Competition has brought us cheap high definition TVs, personal computers and other electronic goods but it won’t give us cheap healthcare.  The healthcare market is complex because some individuals are more likely to require healthcare than others.  The first point is that as firms target their plans to the healthy, competition is more likely to increase costs than lower them.  David Cutler and Peter Orzag have made this argument.  But there is a second point: the same factors that lead to higher healthcare costs also work against competition between Medicare and private plans.  Unlike producers of HDTVs, private plans will not cut prices to attract more consumers so competition will not reduce the price of Medicare.  A simple example exposes the logic of these two arguments.
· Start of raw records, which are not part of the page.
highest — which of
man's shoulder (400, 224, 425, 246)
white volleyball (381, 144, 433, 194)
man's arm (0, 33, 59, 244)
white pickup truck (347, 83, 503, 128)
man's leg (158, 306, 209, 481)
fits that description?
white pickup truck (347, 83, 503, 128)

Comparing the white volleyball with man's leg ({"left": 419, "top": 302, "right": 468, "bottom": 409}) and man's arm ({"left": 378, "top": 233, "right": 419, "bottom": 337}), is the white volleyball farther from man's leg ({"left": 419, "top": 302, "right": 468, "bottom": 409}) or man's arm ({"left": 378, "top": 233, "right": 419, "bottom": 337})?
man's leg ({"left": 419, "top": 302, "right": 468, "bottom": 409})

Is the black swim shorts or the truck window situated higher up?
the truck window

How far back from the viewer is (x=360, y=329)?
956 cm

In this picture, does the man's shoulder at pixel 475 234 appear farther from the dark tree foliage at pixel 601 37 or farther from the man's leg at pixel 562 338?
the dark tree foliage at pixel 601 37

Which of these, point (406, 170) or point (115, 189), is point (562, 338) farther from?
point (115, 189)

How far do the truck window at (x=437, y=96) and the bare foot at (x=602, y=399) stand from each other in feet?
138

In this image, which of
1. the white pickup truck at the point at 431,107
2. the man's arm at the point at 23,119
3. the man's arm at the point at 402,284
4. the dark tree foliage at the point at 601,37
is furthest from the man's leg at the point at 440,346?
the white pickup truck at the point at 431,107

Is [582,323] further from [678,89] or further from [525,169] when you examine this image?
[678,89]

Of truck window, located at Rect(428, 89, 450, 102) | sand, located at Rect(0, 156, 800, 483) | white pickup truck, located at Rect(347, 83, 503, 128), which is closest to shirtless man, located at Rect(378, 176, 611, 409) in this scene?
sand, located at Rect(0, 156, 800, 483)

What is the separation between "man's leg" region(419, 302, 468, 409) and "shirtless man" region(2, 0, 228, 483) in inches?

Suppose there are two couples, Harry and Louise and Larry and Harriet.  Harry and Louise have a healthy lifestyle and won’t need much healthcare but Larry and Harriet are unhealthy and are likely to require costly treatments in the future.  Let’s say the Medicare price is $25,000/head as this gives Medicare “zero profits”.  Harry and Louise incur much lower costs than this and Larry and Harriet much higher.  Therefore, at the federal contribution, private plans make a profit if they insure Harry and Louise and a loss if they insure Larry and Harriet.  So, private providers will insure the former and reject the latter. Or their plans deliberately exclude medical treatments that Larry and Harriet might need to discourage them from joining.  The overall effect will be to increase healthcare costs. This is because Harry and Louise get premium support of $50,00 total that is greater than the healthcare costs they incur now so they impose higher costs on the federal government than they do currently.  Larry and Harriet will be excluded by the private plans and will get coverage from Medicare.  This will cost more than $50,000 total so there will be no cost savings from them either.  Total costs will be higher than $100,00 as surplus is being handed over to Harry and Louise and their insurance companies.

To deal with this cream-skimming, we might regulate the marketplace.  It might seem to make sense to require open enrollment to all private plans and stipulate that all plans at a minimum have the same benefits as the traditional Medicare plan.  Indeed, the Romney/Ryan plan includes these two regulations.  But this just creates a new problem.

Suppose the Medicare plan and all the private plans are being sold at the same price.  The private plans target marketing at healthy individuals like Harry and Louise and include benefits such as “free” gym membership that are more likely to appeal to them. Hence, they still cream-skim to some extent and achieve a better selection of participants than the traditional public option.  (This is actually the kind of thing that happens in the current Medicare Advantage system. Sarah Kliff has an article about it and Mark Duggan et al have an academic working paper studying Medicare Advantage in some detail.)  So total healthcare costs will again be higher than in the traditional Medicare system.

But there is an additional effect.  Traditional competitive analysis would predict that one private plan or another will undercut the other plans to get more sales and make more profits. This is the process that gives us cheap HDTVs. The hope is that similar price competition should reduce the costs of healthcare. Unfortunately, competition will not work in this way in the healthcare market because of adverse selection.

Going back to our story, if one plan is cheaper than the others priced at say $20,000, it will attract huge interest, both from healthy Harry and Louise but also from unhealthy Larry and Harriet.  After all, by law, it must offer the same minimum basket of benefits as all the other plans.  So everyone will want to choose the cheaper plan because they get same minimum benefits anyway.  Also by law, the plan must accept everyone who applies including Larry and Harriet.  So, while the cheapest plan will get lots of demand, it will attract unhealthy individuals whom the insurer would prefer to exclude – this is adverse selection.  Insurers get a better shot at excluding Larry and Harriet if they keep their price high and dump them on Medicare.  This means profits of private plans might actually be higher if the price is kept high and equal to the other plans and the business strategy focused on ensuring good selection rather than low prices.  An HDTV producer doesn’t face any strange incentives like this– for them a sale is a sale and there is no threat of future costs from bad selection.

So, adverse selection prevents the kind of competition that lowers prices.  The invisible hand of the market cannot reduce costs of provision by replacing the visible hand of the government.